# Thinking of a change



## littlejack (Jun 11, 2008)

Hi guys as the title suggests im thinkin of changing the waxes i use on my bmw. I've currently been using autoglym SRP and the Extra gloss protection and megs NXT 2.0 with what i think have been some good results. So any suggestions on what too use im looking at the dodo juice range unless thats wrong way to go. thanks:thumb:
Steve


----------



## mattjonescardiff (Dec 12, 2006)

In what order have you been using those three? 

Regardless I would definitely switch to lp followed by a pure carnauba wax.


----------



## PETER @ ECLIPSE (Apr 19, 2006)

duragloss ccp , great sealant /polish ,easy on and off and in any condition ,sun or cold , followed by your choice really what colour is your car?


----------



## littlejack (Jun 11, 2008)

mattjonescardiff said:


> In what order have you been using those three?
> 
> Regardless I would definitely switch to lp followed by a pure carnauba wax.


I've been using srp first then followed the extra gloss. But recently i stop using the EGP and started the Megs NXT 2.0..


----------



## littlejack (Jun 11, 2008)

PETER @ ECLIPSE said:


> duragloss ccp , great sealant /polish ,easy on and off and in any condition ,sun or cold , followed by your choice really what colour is your car?


Its light green bmw


----------



## PETER @ ECLIPSE (Apr 19, 2006)

ah ok nice car and colour , dodo rainforrest rub , or supernatural ,first things that springs to mind having seen the colour , as you mentioned dodo .


----------



## mattjonescardiff (Dec 12, 2006)

littlejack said:


> I've been using srp first then followed the extra gloss. But recently i stop using the EGP and started the Megs NXT 2.0..


The chemical cleaners in the nxt will remove the SRP so they don't sit well together. (NXT isn't really a 'wax', it's an all-in-one product similar to SRP).

I'd definitely switch to Lime Prime as your cleanser/polish/glaze, then personally on your car I would either use Victoria Concours wax or Collinite 915. The Vics is a soft wax that won't be as durable but gives a lovely wet look, the Collinite is a more durable hard wax, which is useful if you don't want to re-apply as often.


----------



## littlejack (Jun 11, 2008)

Thats what im after more of a wet look to my finish and i dont mind re-applying every two weeks or so only other is it will all be done by hand if that makes any difference


----------



## mattjonescardiff (Dec 12, 2006)

By hand is fine. I'd go for LP and then vics. If you reapply the vics regularly it will layer up and look wetter and wetter. You'll definitely see a difference. 

Only re-use lp when you want to strip the wax and start again, maybe say every six months. 

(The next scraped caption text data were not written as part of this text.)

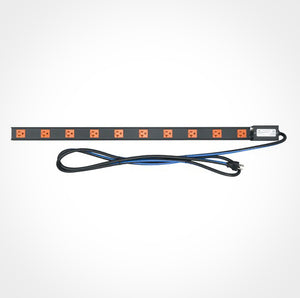 Middle Atlantic PDT-1020C-NS - 10 Outlet 20A Power Strip @ Firefold.com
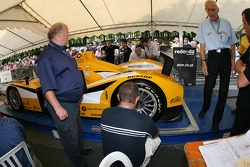 Chamberlain Synergy Motorsport Lola B05/40 AER at stage 2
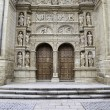 Facade of old medieval church — Stock Photo #23389450
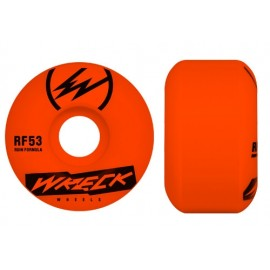 WRECK W2 Square cut Wheel 52mm orange 101A
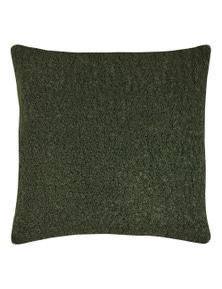Teddy Olive Cushion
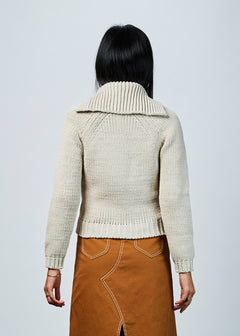 Cropped Knit Zip Sweater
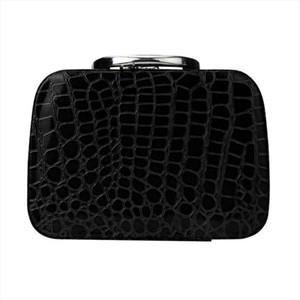Makeup Box Fashion Make Up Storage Bag Case Jewelry Box Leather Travel Cosmetic Organizer Travel Pouch Necessaire Zer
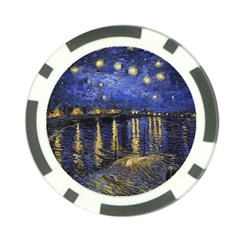 Vincent Van Gogh Starry Night Over The Rhone Poker Chip Card Guards by MasterpiecesOfArt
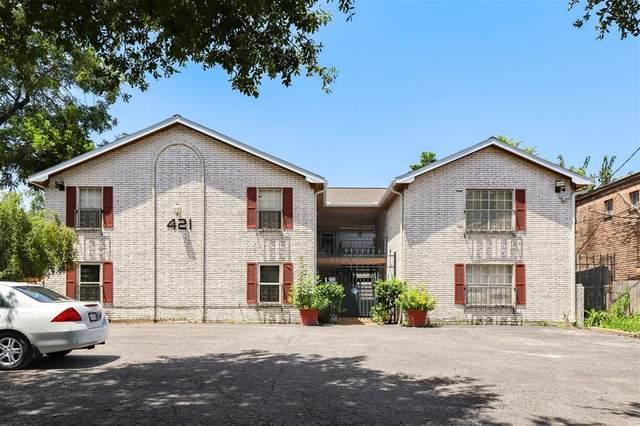 421 Emerson Street #1, Houston, TX 77006 (MLS #54987297) :: The Sansone Group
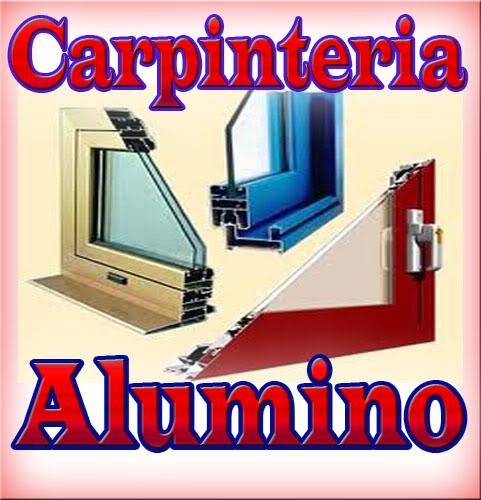 Carpinteria De Aluminio Raul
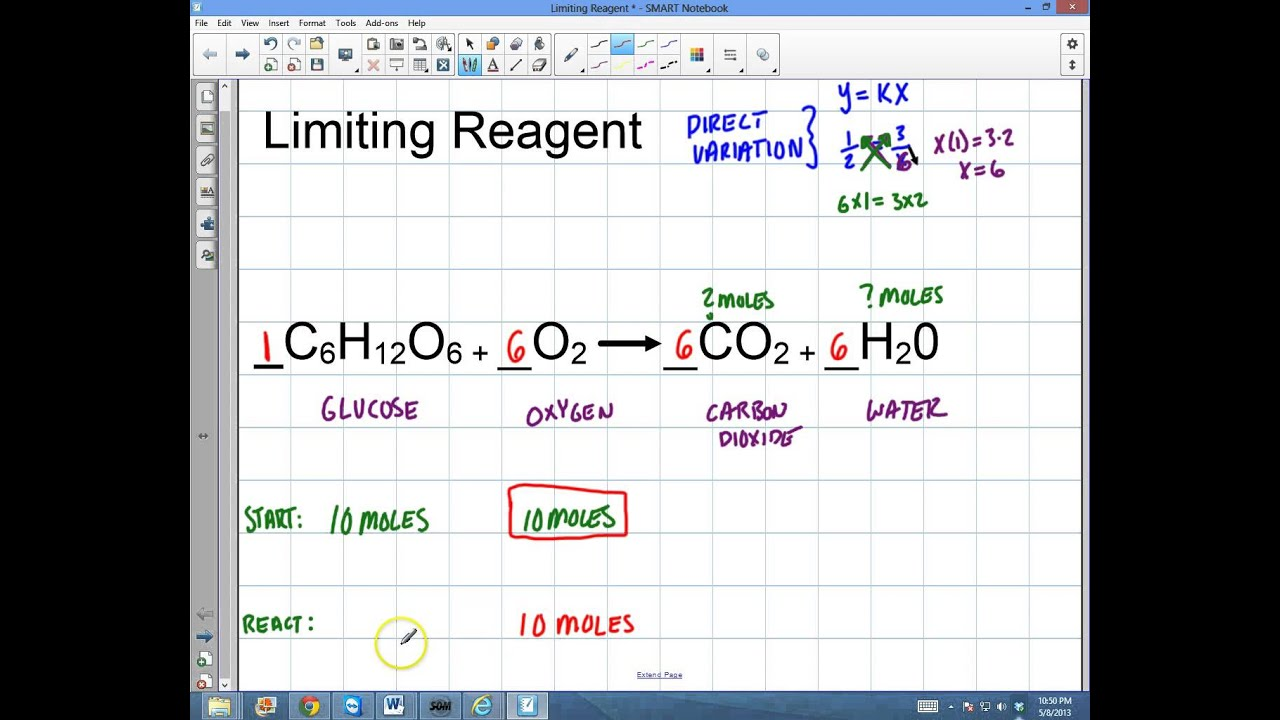 Chemistry FAST Stoichiometry of Limiting Reagent and Mole Ratios – Limiting Reagents Worksheet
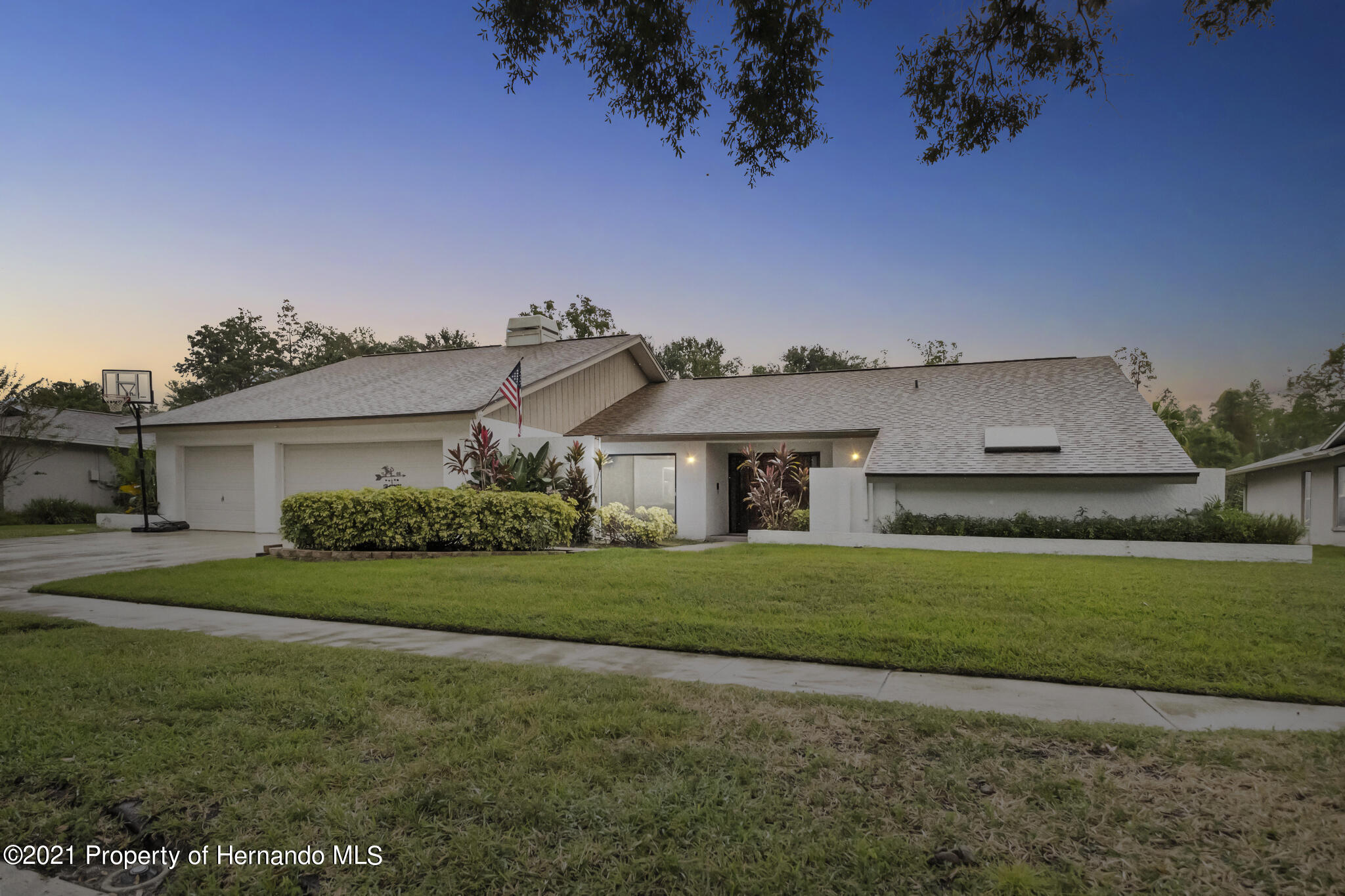 Details for 14013 Wolcott Drive, Tampa, FL 33624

You can apply the vics by hand too. Literally.


----------



## Ti22 (Mar 24, 2009)

Hi Buddy, having seen the car at the meet I'd say you'll want to keep polishing with something that has a lot of fillers in like SRP. A Dodo or other wax like Vics willl greatly increase the look and longevity of the finish you're currently getting with EGP though. I have some Lime prime, Dodo and Vics waxes here if you want to come and try some and see what works for you? 

James.


----------



## littlejack (Jun 11, 2008)

think i'l pop down on the weekend and have look and a chat if you're about thanks james 
steve


----------



## littlejack (Jun 11, 2008)

I've decided on goin down the dodo road gettin a sample kit of the lime+light to try first is this right one for the colour. Or am i totaly off the mark which is not unusal for me :lol:


----------



## PETER @ ECLIPSE (Apr 19, 2006)

ok for your prep , but what wax are you going for ?


----------



## littlejack (Jun 11, 2008)

Not sure there is samples of wax in the kit


----------



## PETER @ ECLIPSE (Apr 19, 2006)

ah ok , see what arrives and give them a go .


----------



## littlejack (Jun 11, 2008)

Once again thanks for all your help


----------



## Clb Ltd (Apr 24, 2007)

you wont go wrong with DODO :thumb:


----------



## littlejack (Jun 11, 2008)

Will get some pics up when ive used the dodo


----------



## big ben (Aug 25, 2009)

lime prime lite wont fill any swirls, be better with lime prime followed by a wax! lime prime is a great little product as well... i sold mine for some reason, might have to get some more in the near future


----------



## mattjonescardiff (Dec 12, 2006)

big ben said:


> lime prime lite wont fill any swirls, be better with lime prime followed by a wax! lime prime is a great little product as well... i sold mine for some reason, might have to get some more in the near future


I agree. LPL is really a pure glaze for using after you've machine polished. For just hand application without any pre-polishing I would stick to normal LP.


----------



## littlejack (Jun 11, 2008)

I'll have to give them a go and see how things turn out as long as i'm on the rigth lines and don't cause any damage.


----------



## Ti22 (Mar 24, 2009)

The lime and light kit has Lime prime and a wax in it. A good starting point! 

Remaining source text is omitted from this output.